TOBACCO INDUSTRY EXPLANATORY

ABBREVIATIONS
JARGON
SPIN-MEISTERS
INITIALS
FIRST & NICKNAMES

RELEVANT LINKS
Scott Wexler
Peter Vallone
National Smokers Alliance
Tobacco Institute (US)
Rupert Murdoch
George E Pataki
Geoff Bible
Steve Parrish
HORECA
HBI
Rich Silberman



RESEARCH HELP:   If you wish to help research or write for this project, we are always looking for volunteers.
E-mail the editor (below).


United Restaurant Hotel Tavern Association    

(URHTA)

The URHTA was an old association of New York State restauranteurs with a number of different chapters. By the mid-1990s the association was virtually defunct, but it was taken over and revived by a PR-savvy executive Scott Wexler in order to combat the anti-smoking movement.

Peter Vallone, the Speaker of the New York City Council who introduced the 1994 bill to ban smoking in public places, came under sustained attack from the tobacco industry for many years. There are 1878 documents carrying references to 'Vallone' in the tobacco archives.

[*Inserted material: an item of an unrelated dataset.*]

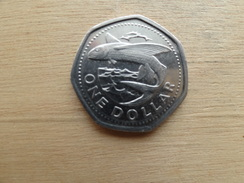 Barbades  1 Dollar  2008  Km 14 - Barbades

The smoking-ban in New York City set a precedent which the tobacco industry couldn't ignore. It created what became known as "New York's Tobacco Wars" .

At the time, the Governor of New York State was Mario Cuomo , but his failure to take the side of commerce over the rights of non-smoking citizens led Philip Morris (largely through the personal intervention of CEO Geoff Bible and Board member Rupert Murdoch with his New York Post newspaper) to provide financial and grassroots support of Cuomo's Republican gubnatorial opponent, George Pataki.

Murdoch set up a private fund-raising dinner, with the CEO's of a dozen prominent corporations, just AFTER the election. This had repercussions further down the line when Governor Pataki, Philip Morris and some of the other companies represented at this meeting became embroiled in a major junket's scandal.



The 2001 booklet "New York's Tobacco Wars: How the cigarette companies conspired to prevent New York from Clearing its air." has a good overview of the larger anti-smoking battles which went on for many years. See Booklet

Also see the reference for Executive Director Scott Wexler



1934: Claimed establishment date for the URHTA.

1985: Under threat of a smoking ban in public areas, the Tobacco Institute (TI) set up meetings with "allied groups" - public venue operators, hotels and restaurants.

1986 March 21: Mayor Koch of the New York City Council proposed smoking restriction. He appointed a Special Commission (headed by Joseph Califano , former Secretary of HEW under President Carter) to review public comments and to prepare an ordinance.

    The industry planned a direct lobbying and public relations/media campaign in opposition to the bans. They also turn out their "Tobacco Family" (TAN) resources to write individual letters.

Each TI member company has resources available which must be activated during this campaign : CEO-level contact with Mayor Koch and others; utilization of company-retained counsel; memoranda in opposition and letter-writing campaigns by subsidiaries, suppliers and vendors; labor contacts; and, mailings to consumers are among potential projects.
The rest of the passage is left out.